[RECORDS SUPPLIED — start]

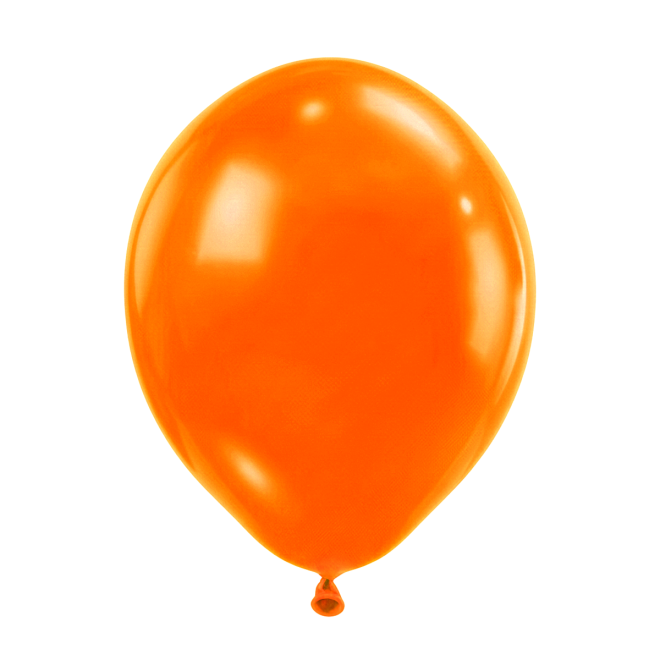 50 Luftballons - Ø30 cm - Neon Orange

[RECORDS SUPPLIED — finish]
[RECORDS SUPPLIED — start]

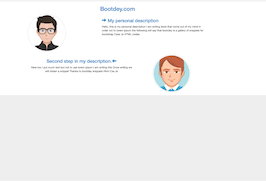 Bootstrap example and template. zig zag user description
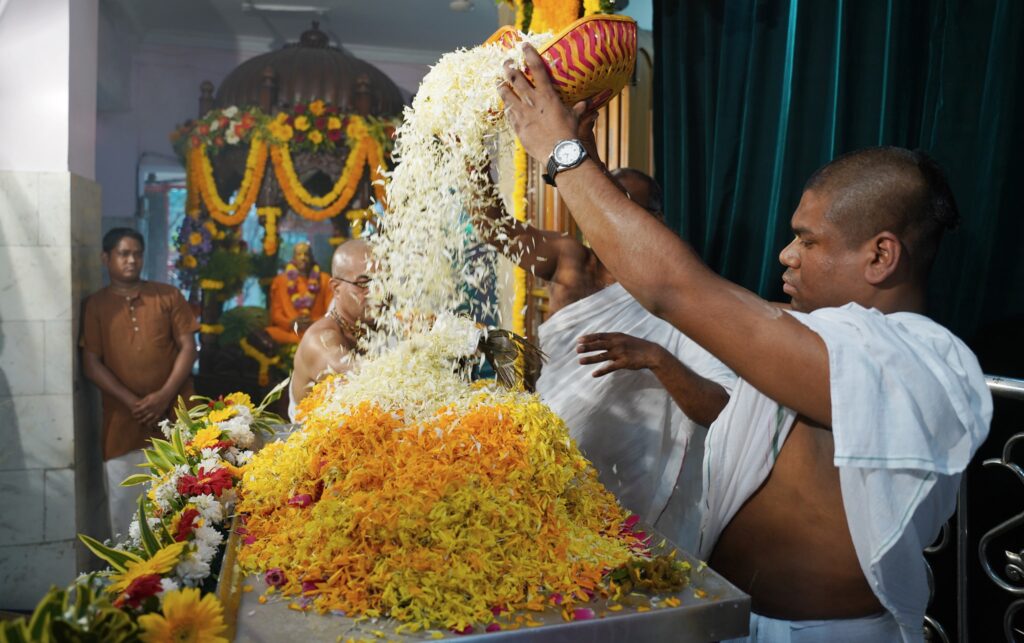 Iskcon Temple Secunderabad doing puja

[RECORDS SUPPLIED — finish]

### [TASK DIRECTIONS]
From the listing above, restate verbatim the lines running from the one with "Bootstrap example and" through the one with "Iskcon Temple Secunderabad doing puja", inclusive, but not the pictures.

### [TASK OUTPUT]
 Bootstrap example and template. zig zag user description
 Iskcon Temple Secunderabad doing puja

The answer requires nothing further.